Several changes: explicitly closed all files; wrapped long
lines; stopped suppressing errors when removing a file or
directory fails (removing /shouldn't/ fail!); and changed
what appeared to be incorrect usage of os.removedirs() (that
doesn't remove empty directories at and /under/ the given
path, instead it must be given an empty leaf directory and
then deletes empty directories moving /up/ the path -- could
be that the conceptually simpler shutil.rmtree() was really
actually intended here).
Kurt B. Kaiser [Wed, 9 Aug 2006 16:46:15 +0000 (16:46 +0000)]
1. When used w/o subprocess, all exceptions were preceeded by an error
message claiming they were IDLE internal errors (since 1.2a1).
2. Add Ronald Oussoren to CREDITS
Bob Ippolito [Fri, 4 Aug 2006 23:59:21 +0000 (23:59 +0000)]
Fix #1530559, struct.pack raises TypeError where it used to convert.
Passing float arguments to struct.pack when integers are expected
now triggers a DeprecationWarning.
Fix the 'compiler' package to generate correct code for MAKE_CLOSURE.
In the 2.5 development cycle, MAKE_CLOSURE as changed to take free
variables as a tuple rather than as individual items on the stack.
Closes patch #1534084.
Neal Norwitz [Fri, 4 Aug 2006 05:09:28 +0000 (05:09 +0000)]

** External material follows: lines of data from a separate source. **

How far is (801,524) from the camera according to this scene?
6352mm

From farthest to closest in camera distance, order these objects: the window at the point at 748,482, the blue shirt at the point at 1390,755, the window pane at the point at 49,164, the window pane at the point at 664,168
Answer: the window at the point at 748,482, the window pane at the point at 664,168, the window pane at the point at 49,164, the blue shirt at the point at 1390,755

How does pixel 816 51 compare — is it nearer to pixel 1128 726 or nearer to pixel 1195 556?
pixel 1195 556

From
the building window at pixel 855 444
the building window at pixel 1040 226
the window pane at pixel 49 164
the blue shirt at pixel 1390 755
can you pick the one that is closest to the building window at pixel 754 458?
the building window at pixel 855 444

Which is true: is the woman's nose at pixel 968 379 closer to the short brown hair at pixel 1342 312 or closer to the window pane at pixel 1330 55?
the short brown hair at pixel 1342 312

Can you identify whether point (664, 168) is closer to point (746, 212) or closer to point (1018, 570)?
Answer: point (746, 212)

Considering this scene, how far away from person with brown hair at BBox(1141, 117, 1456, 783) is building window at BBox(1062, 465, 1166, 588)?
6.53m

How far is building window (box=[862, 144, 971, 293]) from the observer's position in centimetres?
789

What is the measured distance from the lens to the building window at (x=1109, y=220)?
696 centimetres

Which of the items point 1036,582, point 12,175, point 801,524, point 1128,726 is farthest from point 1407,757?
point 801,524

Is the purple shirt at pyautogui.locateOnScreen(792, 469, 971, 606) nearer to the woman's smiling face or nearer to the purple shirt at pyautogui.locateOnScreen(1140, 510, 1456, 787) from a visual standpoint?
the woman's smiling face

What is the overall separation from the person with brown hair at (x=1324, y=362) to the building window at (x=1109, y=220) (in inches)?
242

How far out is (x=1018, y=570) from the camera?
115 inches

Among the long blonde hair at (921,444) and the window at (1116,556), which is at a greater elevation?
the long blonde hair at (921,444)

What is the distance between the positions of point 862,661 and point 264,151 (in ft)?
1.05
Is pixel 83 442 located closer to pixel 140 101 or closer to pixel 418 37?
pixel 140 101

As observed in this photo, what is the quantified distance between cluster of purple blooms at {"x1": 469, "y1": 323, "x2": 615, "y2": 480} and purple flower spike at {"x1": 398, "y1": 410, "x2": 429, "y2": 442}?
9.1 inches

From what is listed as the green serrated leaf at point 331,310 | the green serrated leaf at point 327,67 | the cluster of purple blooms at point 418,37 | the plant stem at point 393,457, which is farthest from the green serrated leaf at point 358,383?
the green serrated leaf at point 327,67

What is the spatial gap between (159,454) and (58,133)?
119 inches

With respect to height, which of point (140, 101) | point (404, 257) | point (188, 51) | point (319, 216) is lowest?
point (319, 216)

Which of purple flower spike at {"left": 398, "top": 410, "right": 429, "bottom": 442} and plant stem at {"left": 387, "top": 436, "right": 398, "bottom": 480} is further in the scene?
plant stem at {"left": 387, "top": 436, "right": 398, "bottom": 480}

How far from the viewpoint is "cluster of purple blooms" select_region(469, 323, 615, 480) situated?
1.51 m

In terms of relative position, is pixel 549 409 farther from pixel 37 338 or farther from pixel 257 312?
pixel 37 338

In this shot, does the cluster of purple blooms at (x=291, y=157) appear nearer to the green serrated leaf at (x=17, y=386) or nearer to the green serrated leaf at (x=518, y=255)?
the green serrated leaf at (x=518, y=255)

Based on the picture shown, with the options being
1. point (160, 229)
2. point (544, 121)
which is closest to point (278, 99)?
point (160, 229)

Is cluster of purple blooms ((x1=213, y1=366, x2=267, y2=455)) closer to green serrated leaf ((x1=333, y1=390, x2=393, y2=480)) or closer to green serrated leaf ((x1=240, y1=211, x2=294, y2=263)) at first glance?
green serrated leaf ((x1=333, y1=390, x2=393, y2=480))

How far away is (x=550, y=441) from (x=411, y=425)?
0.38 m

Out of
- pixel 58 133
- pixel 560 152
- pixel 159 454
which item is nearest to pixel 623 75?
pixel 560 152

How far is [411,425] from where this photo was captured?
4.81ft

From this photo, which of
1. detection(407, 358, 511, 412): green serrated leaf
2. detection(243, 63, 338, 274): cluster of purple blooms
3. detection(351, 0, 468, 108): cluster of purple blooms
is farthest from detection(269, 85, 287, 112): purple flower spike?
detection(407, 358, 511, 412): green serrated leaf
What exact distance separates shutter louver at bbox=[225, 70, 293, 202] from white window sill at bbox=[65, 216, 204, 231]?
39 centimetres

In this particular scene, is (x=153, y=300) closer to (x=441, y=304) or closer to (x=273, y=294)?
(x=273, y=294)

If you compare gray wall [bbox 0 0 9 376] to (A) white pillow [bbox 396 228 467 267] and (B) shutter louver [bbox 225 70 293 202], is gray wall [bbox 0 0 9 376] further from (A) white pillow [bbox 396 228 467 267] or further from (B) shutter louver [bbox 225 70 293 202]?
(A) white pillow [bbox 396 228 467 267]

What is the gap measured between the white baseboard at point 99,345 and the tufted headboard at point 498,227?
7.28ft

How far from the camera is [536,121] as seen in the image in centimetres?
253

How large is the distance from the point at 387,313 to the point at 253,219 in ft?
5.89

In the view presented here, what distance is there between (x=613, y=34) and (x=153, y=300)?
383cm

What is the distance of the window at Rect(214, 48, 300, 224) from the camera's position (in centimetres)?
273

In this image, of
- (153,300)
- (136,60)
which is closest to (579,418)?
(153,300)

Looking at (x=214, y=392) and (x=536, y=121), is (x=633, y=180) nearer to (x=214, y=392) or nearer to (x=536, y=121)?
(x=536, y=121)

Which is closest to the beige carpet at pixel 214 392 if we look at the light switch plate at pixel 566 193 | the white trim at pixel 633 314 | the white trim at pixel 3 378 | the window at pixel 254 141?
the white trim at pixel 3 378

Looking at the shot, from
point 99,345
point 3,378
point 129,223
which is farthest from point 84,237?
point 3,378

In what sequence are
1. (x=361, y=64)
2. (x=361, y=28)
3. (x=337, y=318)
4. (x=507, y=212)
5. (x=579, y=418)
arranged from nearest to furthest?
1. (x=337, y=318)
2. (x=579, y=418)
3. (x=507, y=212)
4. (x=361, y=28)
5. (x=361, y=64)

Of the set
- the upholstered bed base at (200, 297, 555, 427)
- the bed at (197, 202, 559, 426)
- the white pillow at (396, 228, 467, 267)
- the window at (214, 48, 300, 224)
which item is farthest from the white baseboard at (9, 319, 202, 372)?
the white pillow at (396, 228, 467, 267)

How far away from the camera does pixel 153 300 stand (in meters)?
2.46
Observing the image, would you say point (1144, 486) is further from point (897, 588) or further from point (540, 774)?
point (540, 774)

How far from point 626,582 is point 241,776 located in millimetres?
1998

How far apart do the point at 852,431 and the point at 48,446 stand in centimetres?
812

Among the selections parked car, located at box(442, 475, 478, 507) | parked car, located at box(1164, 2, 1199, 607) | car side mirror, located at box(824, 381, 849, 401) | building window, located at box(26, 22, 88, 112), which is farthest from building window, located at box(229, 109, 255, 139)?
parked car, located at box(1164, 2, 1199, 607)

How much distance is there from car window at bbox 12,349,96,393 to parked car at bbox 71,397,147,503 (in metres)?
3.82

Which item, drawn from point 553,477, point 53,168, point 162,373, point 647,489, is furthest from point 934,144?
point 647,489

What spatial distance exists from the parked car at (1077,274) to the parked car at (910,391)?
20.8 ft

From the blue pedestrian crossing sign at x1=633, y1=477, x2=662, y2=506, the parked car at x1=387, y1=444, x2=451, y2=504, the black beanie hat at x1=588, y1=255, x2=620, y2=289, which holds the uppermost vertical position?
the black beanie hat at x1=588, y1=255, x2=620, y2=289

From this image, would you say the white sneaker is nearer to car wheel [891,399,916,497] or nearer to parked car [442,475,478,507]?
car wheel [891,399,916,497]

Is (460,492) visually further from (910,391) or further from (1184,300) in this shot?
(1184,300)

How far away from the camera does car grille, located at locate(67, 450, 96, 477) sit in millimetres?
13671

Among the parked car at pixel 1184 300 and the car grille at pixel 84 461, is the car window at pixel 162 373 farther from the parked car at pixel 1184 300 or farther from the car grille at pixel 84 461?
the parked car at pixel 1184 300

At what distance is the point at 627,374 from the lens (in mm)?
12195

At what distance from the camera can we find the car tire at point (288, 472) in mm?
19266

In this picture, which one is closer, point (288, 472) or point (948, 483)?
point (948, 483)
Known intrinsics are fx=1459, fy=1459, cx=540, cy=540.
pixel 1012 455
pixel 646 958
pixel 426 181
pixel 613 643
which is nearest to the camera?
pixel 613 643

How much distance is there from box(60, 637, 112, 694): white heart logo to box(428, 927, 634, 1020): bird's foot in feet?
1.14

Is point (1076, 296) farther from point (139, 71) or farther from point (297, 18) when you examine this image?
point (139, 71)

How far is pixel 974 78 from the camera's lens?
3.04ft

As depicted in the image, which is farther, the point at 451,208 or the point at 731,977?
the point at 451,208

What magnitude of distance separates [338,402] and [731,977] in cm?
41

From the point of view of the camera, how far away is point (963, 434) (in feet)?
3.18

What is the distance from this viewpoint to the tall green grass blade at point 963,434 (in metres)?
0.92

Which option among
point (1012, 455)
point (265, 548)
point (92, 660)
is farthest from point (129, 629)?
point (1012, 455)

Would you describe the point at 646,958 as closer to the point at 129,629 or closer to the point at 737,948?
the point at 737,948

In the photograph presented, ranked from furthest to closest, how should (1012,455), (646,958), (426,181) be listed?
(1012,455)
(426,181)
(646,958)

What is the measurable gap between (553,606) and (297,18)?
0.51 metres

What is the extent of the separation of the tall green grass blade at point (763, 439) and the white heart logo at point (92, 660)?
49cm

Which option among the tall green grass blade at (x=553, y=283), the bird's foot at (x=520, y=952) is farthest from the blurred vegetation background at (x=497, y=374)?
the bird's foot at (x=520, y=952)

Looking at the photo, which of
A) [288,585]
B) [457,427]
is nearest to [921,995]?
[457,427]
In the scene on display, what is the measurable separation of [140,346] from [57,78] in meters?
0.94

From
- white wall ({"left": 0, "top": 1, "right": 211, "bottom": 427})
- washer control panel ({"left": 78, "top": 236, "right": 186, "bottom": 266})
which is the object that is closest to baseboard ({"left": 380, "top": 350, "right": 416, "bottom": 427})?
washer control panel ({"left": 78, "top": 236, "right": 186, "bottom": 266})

Bug #1333982: string/number constants were inappropriately stored
in the byte code and co_consts even if they were not used, ie
immediately popped off the stack.
Neal Norwitz [Fri, 4 Aug 2006 04:58:47 +0000 (04:58 +0000)]
Bug #1191458: tracing over for loops now produces a line event
on each iteration. I'm not positive this is the best way to handle
this. I'm also not sure that there aren't other cases where
the lnotab is generated incorrectly. It would be great if people
that use pdb or tracing could test heavily.
Also:
* Remove dead/duplicated code that wasn't used/necessary
because we already handled the docstring prior to entering the loop.
* add some debugging code into the compiler (#if 0'd out).